Por otra parte, el avance de la ultraderecha en América Latina es una amenaza concreta para las mujeres, especialmente para aquellas en situación de migración. El fascismo necesita enemigos para justificar su propia existencia. Actualmente, los gobiernos ultraconservadores promueven la idea de que la migración es una amenaza para el empleo y la seguridad, alimentando un clima de xenofobia que justifica el endurecimiento de las políticas migratorias y la restricción de derechos. Estas narrativas legitiman su explotación al dejarlas en una situación de vulnerabilidad extrema. Las políticas anti-migrantes dificultan el acceso a refugios, salud reproductiva y mecanismos de denuncia, dejando a muchas en manos de redes de trata, explotación laboral o violencia doméstica sin posibilidad de recurrir a la justicia.

Si algo deja en evidencia el actual escenario político y económico, es que el feminismo que necesitamos no es uno que busque integrarse en las estructuras de poder existentes, sino uno que confronte de raíz las dinámicas de explotación y opresión que precarizan la vida de millones de mujeres.
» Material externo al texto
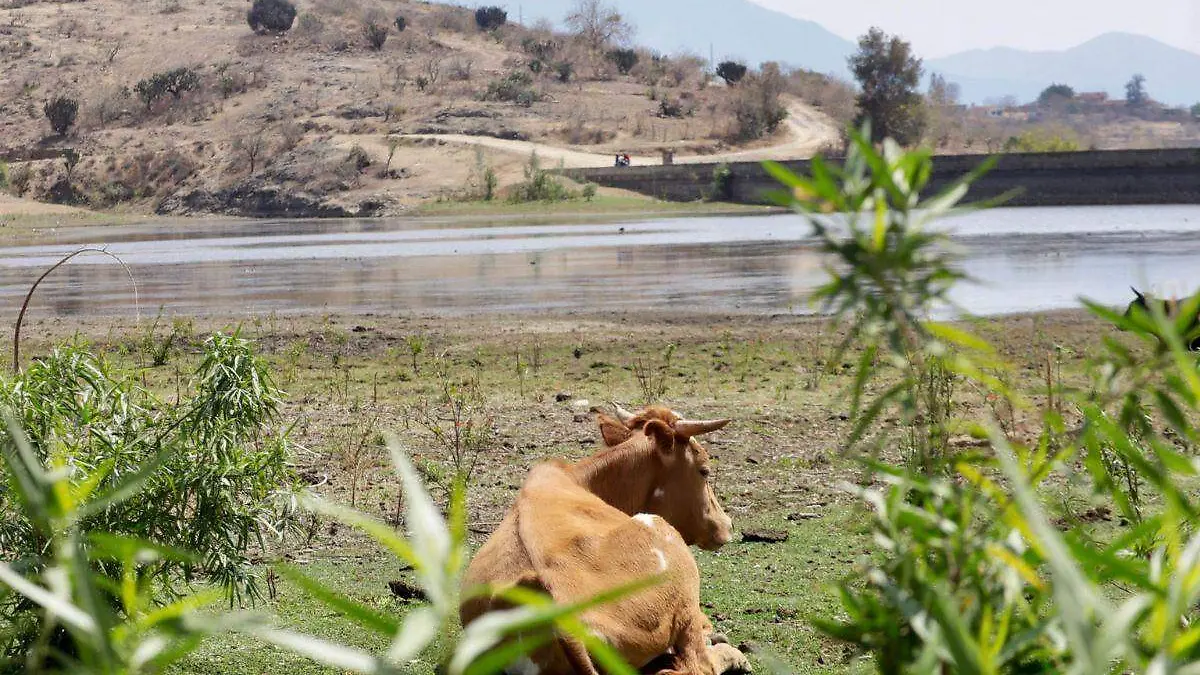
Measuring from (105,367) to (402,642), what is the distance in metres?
4.80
En este 8M, es fundamental reivindicar un feminismo interseccional y de clase, capaz de articularse con las luchas migrantes y antirracistas para enfrentar al capitalismo y al fascismo en todas sus formas.

Las mujeres migrantes no son solo víctimas del sistema, sino que son protagonistas de luchas fundamentales para la transformación social. Sin ellas, la economía colapsaría. Sin ellas, los sectores del cuidado y el trabajo doméstico no funcionarían. Pero su papel como trabajadoras esenciales no se traduce en derechos ni en condiciones dignas de vida. Por eso, un feminismo de clase no puede dejarse arrastrar por discursos que las invisibilizan o las convierten en chivos expiatorios de la crisis.
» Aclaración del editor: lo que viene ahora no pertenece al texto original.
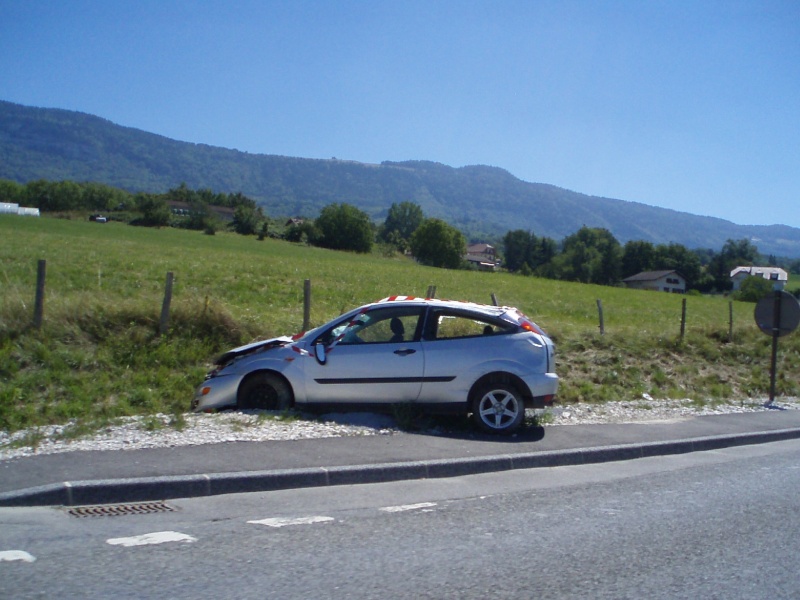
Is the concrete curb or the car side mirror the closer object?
the concrete curb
Es urgente construir estrategias concretas que combatan esta explotación y precarización, que incluyen; la lucha por la regularización migratoria y derechos laborales plenos para todas las personas migrantes independiente de su estatus legal y el fortalecimiento de la organización de mujeres migrantes, generando espacios de autonomía donde puedan articular sus propias demandas y estrategias de resistencia.

También se deben combatir las narrativas racistas y xenófobas promovidas por la ultraderecha, señalando que la verdadera causa de la precarización no es la migración, sino la explotación capitalista. Finalmente, se debe visibilizar cómo el fascismo y la ultraderecha utilizan chivos expiatorios para desviar la atención de las verdaderas causas de la desigualdad, y cómo personas migrantes y trabajadoras nacionales comparten una misma raíz de subyugación por parte de la burguesía. El feminismo del futuro será interseccional y de clase, o no será, y no debe reducirse a resistencias reactivas, sino que debe trabajar constantemente para imaginar otros futuros posibles.